Dr. Mary Chance needs a sabbatical from medicine to grieve the loss of her closest friend. But when she inherits a struggling restaurant in Liberty, Ohio she isn’t prepared for Blossom Perini. Mary can’t resist falling for the precocious preteen—or the girl’s father. The bond they forge will transform their lives—and set in motion an outpouring of love that spreads across America.

When in the day/night do you write? How long per day?

I owned a PR firm for many years and still work as if I’m in the Marine Corp. Early start, break at noon for a workout at the gym, return to my office to edit the morning’s pages. I stop at dinnertime. I believe it’s critical to maintain mind-body balance. Writers that burn the midnight oil or put in 18-hour days are asking for an early death. Any artist needs to recognize that her body is as sacred a gift as her boundless creativity.

What group did you hang out with in high school?

I was a classic 1970s hippie clear down to my tie-dyed tee shirts, and hated the clicks of high school. If a kid was picked on or bullied, I appeared to defend him. This worked quite well because I also did some runway modeling in high school and bullies—usually boys—were intimidated by an attractive girl. I graduated in three years, not four, to escape the 70s drug culture and was voted “most creative” although they should’ve also handed over the “most eccentric” award.

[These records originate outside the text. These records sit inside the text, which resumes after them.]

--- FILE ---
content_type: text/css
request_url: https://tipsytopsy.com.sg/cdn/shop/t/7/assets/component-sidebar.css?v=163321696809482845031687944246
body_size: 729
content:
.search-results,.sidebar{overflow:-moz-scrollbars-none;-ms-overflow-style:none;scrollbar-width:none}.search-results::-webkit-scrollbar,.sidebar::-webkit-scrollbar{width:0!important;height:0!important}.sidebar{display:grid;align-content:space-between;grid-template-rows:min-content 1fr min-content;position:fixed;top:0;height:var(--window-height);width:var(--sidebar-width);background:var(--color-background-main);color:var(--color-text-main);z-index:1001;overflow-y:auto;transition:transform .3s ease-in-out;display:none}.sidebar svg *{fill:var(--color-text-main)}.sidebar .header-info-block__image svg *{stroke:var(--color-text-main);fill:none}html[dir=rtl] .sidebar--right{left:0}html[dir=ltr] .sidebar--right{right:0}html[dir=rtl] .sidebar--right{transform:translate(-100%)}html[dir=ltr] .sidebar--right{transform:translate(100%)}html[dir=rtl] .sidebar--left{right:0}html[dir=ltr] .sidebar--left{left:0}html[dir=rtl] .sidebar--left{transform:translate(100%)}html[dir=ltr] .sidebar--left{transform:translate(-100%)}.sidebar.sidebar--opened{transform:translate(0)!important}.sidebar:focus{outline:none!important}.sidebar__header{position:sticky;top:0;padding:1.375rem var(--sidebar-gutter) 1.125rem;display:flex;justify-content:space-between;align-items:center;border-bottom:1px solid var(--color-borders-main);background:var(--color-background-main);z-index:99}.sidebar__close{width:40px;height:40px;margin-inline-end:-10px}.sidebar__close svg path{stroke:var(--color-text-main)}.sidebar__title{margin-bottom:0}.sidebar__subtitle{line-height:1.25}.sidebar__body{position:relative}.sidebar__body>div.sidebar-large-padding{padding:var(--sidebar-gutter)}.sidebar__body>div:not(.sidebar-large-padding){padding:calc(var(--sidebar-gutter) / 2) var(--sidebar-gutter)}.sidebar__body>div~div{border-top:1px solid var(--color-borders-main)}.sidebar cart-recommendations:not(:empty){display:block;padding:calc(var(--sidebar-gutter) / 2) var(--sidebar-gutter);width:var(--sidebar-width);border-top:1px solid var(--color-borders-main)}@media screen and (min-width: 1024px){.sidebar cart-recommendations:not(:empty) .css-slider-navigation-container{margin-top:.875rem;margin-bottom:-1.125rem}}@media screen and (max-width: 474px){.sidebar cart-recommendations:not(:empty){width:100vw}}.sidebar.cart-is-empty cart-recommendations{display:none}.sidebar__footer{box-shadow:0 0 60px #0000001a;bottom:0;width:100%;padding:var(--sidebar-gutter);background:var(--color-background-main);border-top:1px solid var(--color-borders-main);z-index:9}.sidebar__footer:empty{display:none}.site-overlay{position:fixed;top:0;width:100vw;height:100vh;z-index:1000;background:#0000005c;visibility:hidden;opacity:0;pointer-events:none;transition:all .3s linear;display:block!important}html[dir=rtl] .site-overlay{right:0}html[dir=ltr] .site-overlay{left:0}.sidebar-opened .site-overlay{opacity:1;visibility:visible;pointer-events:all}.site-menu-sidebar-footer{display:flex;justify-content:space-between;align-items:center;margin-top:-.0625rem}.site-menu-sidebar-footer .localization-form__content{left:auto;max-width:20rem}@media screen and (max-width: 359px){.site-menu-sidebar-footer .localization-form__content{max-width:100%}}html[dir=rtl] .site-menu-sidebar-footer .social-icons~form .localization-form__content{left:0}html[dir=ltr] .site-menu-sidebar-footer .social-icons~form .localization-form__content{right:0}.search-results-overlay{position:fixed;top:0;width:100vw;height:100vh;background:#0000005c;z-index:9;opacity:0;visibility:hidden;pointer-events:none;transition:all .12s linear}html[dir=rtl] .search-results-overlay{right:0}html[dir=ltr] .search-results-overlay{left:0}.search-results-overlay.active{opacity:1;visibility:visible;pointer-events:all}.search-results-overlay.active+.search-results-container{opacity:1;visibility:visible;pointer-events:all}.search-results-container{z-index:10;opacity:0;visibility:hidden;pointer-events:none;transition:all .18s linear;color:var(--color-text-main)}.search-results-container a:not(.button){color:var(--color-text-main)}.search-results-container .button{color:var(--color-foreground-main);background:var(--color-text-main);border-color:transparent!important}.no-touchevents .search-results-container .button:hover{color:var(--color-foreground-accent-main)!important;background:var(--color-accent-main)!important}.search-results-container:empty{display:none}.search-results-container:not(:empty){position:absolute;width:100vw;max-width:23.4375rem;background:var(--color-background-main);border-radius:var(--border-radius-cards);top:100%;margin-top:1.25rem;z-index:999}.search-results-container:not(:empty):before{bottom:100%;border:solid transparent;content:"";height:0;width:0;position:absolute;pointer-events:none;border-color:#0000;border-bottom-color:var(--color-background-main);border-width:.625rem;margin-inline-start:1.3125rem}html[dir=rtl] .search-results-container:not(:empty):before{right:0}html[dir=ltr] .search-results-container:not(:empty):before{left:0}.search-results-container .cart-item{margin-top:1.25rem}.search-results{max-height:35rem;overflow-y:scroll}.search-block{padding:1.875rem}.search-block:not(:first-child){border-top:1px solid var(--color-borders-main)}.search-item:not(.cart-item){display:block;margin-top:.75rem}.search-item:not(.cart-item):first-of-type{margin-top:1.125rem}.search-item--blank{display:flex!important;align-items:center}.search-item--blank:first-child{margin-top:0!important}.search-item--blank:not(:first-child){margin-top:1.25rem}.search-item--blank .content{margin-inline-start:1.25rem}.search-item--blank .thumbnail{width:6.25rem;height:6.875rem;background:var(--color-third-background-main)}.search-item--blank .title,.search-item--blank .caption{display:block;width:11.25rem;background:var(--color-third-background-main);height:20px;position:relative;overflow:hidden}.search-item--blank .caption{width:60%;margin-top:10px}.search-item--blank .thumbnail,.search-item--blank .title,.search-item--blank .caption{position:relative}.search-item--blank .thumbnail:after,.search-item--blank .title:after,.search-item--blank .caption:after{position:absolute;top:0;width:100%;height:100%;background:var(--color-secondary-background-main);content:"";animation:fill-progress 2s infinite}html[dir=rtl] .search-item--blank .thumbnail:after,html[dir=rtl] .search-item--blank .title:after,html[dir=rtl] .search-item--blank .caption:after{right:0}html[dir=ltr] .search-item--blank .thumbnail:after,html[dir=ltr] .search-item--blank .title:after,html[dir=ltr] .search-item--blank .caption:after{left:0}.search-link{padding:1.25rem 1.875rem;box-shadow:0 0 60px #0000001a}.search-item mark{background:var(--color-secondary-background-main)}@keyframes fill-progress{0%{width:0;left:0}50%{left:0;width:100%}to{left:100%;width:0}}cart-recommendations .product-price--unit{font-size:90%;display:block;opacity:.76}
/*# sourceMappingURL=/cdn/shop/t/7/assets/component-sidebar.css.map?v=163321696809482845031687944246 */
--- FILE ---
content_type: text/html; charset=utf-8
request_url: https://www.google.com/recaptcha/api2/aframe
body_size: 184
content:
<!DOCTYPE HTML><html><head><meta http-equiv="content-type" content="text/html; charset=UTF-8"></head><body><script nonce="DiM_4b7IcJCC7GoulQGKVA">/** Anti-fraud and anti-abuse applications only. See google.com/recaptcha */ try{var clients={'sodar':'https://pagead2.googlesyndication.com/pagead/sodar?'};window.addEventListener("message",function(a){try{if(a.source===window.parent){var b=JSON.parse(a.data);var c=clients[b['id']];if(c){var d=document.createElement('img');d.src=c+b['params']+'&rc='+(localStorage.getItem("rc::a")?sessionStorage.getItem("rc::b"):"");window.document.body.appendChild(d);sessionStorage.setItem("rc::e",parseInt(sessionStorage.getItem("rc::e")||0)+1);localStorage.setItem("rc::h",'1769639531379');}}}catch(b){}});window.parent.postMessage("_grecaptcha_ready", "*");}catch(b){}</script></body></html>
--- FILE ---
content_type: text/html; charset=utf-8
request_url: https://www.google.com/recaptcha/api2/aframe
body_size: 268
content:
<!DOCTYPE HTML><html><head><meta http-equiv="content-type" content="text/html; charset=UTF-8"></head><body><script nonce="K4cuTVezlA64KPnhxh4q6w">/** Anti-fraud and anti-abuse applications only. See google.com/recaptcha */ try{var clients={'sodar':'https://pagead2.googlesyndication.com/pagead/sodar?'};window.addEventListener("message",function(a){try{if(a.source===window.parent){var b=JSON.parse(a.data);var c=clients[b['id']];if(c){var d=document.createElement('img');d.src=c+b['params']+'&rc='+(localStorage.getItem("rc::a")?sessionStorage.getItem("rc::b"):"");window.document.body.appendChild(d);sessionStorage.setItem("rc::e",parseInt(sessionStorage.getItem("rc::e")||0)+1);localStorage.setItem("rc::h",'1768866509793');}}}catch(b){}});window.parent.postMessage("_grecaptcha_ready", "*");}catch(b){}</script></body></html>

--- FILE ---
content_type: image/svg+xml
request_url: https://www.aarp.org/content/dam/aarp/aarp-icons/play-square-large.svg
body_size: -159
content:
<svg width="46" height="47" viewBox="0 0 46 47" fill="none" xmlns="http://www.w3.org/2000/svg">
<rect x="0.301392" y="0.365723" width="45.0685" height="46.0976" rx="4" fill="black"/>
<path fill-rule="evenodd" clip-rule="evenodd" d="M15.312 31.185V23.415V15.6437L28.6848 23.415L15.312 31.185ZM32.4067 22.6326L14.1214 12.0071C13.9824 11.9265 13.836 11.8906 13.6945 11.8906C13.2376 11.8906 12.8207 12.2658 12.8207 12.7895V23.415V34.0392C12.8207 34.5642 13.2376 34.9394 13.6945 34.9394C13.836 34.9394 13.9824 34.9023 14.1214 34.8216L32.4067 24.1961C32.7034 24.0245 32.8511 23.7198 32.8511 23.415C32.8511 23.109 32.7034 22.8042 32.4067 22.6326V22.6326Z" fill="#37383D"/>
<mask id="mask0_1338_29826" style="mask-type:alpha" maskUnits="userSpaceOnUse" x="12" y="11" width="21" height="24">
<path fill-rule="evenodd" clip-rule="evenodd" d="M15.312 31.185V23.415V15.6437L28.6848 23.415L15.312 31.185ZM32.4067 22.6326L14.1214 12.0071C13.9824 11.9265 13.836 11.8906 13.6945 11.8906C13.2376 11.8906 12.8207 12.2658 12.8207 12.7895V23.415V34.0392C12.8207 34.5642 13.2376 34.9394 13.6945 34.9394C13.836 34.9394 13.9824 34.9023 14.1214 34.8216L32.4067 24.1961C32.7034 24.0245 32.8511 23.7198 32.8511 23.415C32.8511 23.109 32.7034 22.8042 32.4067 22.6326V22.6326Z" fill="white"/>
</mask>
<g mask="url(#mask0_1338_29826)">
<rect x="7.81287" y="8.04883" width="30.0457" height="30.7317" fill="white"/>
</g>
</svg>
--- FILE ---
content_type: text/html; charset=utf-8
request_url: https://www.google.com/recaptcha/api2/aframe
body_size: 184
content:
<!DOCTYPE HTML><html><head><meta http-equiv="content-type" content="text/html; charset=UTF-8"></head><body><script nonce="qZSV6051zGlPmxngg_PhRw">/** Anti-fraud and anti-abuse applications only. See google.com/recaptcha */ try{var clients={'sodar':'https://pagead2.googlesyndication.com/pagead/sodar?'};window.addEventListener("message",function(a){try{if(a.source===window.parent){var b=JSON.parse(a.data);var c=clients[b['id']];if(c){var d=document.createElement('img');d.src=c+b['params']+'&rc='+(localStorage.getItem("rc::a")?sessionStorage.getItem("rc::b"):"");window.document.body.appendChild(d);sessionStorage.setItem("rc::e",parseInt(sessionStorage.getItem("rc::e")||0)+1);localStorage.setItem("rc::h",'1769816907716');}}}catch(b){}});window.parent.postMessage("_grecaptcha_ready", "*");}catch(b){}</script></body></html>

Has someone been instrumental in inspiring you as a writer?

During my early twenties I had the good fortune to meet the Pulitzer-prize winning author, Herman Wouk, at a small cocktail party in Palm Springs, California. He stood before me and about fifteen other young adults and began telling a story about two farmers and a cow. The story ended with how a small group of people—clearly he meant all the young people in the room—could change the world. His story, off the cuff, was profoundly moving. I remember thinking, “If I write novels until I’m one hundred years old, I’ll never come near to possessing his gifts.”

In 2004, Christine Nolfi began writing fiction full-time. Her debut, Treasure Me, is a finalist in the 2012 Next Generation Indie Awards and appears on The Midwest Book Review’s Bookwatch as, “A riveting read for those who enjoy adventure fiction, highly recommended.” Her second contemporary fiction novel, The Tree of Everlasting Knowledge, is now entering contests and continues to earn 4- and 5-star reviews on GoodReads and Amazon. Look for her third release, Second Chance Grill, this summer.

Enter for a chance to win a PRINT or Digital copy of
The Tree of Everlasting Knowledge.
The print option is available for US/CAN shipping.
The digital copy is open Internationally.
Comment on this post for a bonus entry.
Follow the author on Twitter for another bonus entry.
Giveaway ends September 8th 11:59 PM Central Time.


Christine Nolfi said...

Laurie, thank you for featuring The Tree of Everlasting Knowledge today.

Lauren M. said...

This book sounds phenomenal! Would love to read it. Thanks so much for the giveaway!

Lori said...

Sounds both entertaining and educational!

Goldenmane said...

I'm really eager to read this book. It sounds like it has just the right combination of adventure and secrets. It's fun uncovering secrets.

k.a. said...

sounds like an entertaing read

Sue Morris said...

I am really looking forward to reading this. Thank you so much for the giveaway!